## What is required
Restate, word for word, every line of the data.

## Stored dataset items
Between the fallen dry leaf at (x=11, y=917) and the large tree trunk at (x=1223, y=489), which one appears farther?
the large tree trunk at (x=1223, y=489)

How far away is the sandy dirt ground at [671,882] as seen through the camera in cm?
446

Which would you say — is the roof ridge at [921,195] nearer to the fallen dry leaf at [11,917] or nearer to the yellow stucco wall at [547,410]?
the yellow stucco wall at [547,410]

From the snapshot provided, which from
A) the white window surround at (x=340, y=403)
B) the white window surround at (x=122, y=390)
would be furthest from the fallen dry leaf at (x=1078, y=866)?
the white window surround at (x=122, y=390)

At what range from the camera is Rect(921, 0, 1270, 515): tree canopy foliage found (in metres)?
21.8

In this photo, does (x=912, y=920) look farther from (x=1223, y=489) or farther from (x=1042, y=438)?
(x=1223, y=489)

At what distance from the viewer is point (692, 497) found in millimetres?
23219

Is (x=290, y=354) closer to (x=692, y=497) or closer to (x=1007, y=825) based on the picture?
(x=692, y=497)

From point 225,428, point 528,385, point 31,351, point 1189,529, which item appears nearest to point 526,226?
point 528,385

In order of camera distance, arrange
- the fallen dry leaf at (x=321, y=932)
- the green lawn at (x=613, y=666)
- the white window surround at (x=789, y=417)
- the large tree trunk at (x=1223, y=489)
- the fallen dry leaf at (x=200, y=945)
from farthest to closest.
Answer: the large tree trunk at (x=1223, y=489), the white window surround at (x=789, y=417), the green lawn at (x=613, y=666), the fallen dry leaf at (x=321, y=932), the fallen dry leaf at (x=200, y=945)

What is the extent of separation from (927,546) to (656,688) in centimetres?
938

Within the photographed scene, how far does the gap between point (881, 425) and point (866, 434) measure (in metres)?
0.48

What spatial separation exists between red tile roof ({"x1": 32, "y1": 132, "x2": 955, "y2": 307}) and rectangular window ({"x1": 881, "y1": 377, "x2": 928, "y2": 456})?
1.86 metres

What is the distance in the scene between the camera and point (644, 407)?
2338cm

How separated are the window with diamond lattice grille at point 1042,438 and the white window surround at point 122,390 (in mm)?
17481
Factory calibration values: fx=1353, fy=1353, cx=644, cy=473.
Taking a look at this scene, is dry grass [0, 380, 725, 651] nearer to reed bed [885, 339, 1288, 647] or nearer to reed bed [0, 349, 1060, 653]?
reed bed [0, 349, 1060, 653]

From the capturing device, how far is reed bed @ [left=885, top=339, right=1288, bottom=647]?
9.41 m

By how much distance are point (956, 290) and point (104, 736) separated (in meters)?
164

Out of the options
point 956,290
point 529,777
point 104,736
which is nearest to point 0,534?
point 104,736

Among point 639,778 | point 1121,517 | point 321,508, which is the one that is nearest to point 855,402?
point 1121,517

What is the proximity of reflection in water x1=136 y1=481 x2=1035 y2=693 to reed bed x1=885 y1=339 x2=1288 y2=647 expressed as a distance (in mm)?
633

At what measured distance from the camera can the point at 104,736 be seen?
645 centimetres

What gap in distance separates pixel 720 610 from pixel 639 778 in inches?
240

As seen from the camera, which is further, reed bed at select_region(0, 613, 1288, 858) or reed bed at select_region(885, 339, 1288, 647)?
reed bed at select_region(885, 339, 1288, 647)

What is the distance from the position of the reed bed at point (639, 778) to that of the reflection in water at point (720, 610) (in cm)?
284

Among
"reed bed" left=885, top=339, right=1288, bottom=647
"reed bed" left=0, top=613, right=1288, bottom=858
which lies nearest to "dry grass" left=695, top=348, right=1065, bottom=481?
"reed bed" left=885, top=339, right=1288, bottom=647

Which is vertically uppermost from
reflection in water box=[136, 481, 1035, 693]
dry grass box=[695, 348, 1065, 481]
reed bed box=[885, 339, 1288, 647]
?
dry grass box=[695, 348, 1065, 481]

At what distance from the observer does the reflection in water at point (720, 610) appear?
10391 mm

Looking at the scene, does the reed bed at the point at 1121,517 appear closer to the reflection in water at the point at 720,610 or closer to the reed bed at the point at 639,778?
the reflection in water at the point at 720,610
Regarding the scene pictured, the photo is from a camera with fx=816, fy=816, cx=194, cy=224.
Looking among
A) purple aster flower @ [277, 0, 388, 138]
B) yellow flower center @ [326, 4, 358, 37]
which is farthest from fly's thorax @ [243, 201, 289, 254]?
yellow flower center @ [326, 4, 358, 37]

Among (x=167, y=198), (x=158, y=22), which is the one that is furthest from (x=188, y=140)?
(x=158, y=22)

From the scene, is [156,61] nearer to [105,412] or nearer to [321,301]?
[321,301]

## Result
Between the fallen dry leaf at (x=11, y=917) and the large tree trunk at (x=1223, y=489), which one appears farther?
the large tree trunk at (x=1223, y=489)

How far away is the sandy dirt ground at [671,882] as seen through the camera in cm?
446

Which would you say — is the roof ridge at [921,195] nearer to the fallen dry leaf at [11,917] or nearer to the yellow stucco wall at [547,410]?
the yellow stucco wall at [547,410]

From the snapshot provided, which from
A) the white window surround at (x=340, y=403)
B) the white window surround at (x=122, y=390)
would be furthest from the fallen dry leaf at (x=1078, y=866)?
the white window surround at (x=122, y=390)

At what range from the camera is Rect(921, 0, 1270, 515): tree canopy foliage found (in metres)?
21.8

In this photo, does (x=912, y=920) look farther from (x=1223, y=489) or farther from (x=1042, y=438)?
(x=1223, y=489)

At what distance from the viewer is point (692, 497) found in millimetres?
23219

Is (x=290, y=354) closer to (x=692, y=497) or closer to (x=1007, y=825) based on the picture?
(x=692, y=497)

From point 225,428, point 528,385, point 31,351, point 1189,529, which item appears nearest to point 526,226?
point 528,385

In order of camera distance, arrange
- the fallen dry leaf at (x=321, y=932)
- the green lawn at (x=613, y=666)
- the white window surround at (x=789, y=417)
- the large tree trunk at (x=1223, y=489)
- the fallen dry leaf at (x=200, y=945)
from farthest to closest.
Answer: the large tree trunk at (x=1223, y=489), the white window surround at (x=789, y=417), the green lawn at (x=613, y=666), the fallen dry leaf at (x=321, y=932), the fallen dry leaf at (x=200, y=945)

What is the extent of separation from (927,546) to (656,688) in centimetres?
938

Within the photographed scene, how far does the gap between point (881, 425) and point (866, 434) measure (in metres)?
0.48

What spatial separation exists between red tile roof ({"x1": 32, "y1": 132, "x2": 955, "y2": 307}) and rectangular window ({"x1": 881, "y1": 377, "x2": 928, "y2": 456})?
1.86 metres

What is the distance in the scene between the camera and point (644, 407)?
2338cm

How separated are the window with diamond lattice grille at point 1042,438 and the white window surround at point 122,390 (in mm)?
17481
Factory calibration values: fx=1353, fy=1353, cx=644, cy=473.
Taking a look at this scene, is dry grass [0, 380, 725, 651] nearer to reed bed [885, 339, 1288, 647] or nearer to reed bed [0, 349, 1060, 653]?
reed bed [0, 349, 1060, 653]

From the capturing device, how far is reed bed @ [left=885, top=339, right=1288, bottom=647]?
9.41 m

By how much distance are point (956, 290) and point (104, 736) separated (in meters)?
164

Out of the options
point 956,290
point 529,777
point 104,736
which is nearest to point 0,534?
point 104,736

Among point 639,778 | point 1121,517 | point 321,508, which is the one that is nearest to point 855,402?
point 1121,517

What is the proximity of reflection in water x1=136 y1=481 x2=1035 y2=693 to reed bed x1=885 y1=339 x2=1288 y2=647 expressed as a distance (in mm)?
633

At what measured distance from the camera can the point at 104,736 be seen?
645 centimetres

What gap in distance separates pixel 720 610 from pixel 639 778 in inches?
240

As seen from the camera, which is further, reed bed at select_region(0, 613, 1288, 858) or reed bed at select_region(885, 339, 1288, 647)?
reed bed at select_region(885, 339, 1288, 647)

What is the distance from the position of the reed bed at point (639, 778) to that of the reflection in water at point (720, 610) (in cm)?
284

Among
"reed bed" left=885, top=339, right=1288, bottom=647
"reed bed" left=0, top=613, right=1288, bottom=858
which lies nearest to "dry grass" left=695, top=348, right=1065, bottom=481?
"reed bed" left=885, top=339, right=1288, bottom=647

Which is vertically uppermost from
reflection in water box=[136, 481, 1035, 693]
dry grass box=[695, 348, 1065, 481]
reed bed box=[885, 339, 1288, 647]
?
dry grass box=[695, 348, 1065, 481]

At what distance from the observer does the reflection in water at point (720, 610) appear?
10391 mm

Looking at the scene, does the reed bed at the point at 1121,517 appear closer to the reflection in water at the point at 720,610 or closer to the reed bed at the point at 639,778?
the reflection in water at the point at 720,610
Regarding the scene pictured, the photo is from a camera with fx=816, fy=816, cx=194, cy=224.
Looking among
A) purple aster flower @ [277, 0, 388, 138]
B) yellow flower center @ [326, 4, 358, 37]
which is farthest from fly's thorax @ [243, 201, 289, 254]?
yellow flower center @ [326, 4, 358, 37]

Among (x=167, y=198), (x=158, y=22), which is the one that is furthest from (x=188, y=140)?
(x=158, y=22)

From the scene, is [156,61] nearer to [105,412] or nearer to [321,301]?
[321,301]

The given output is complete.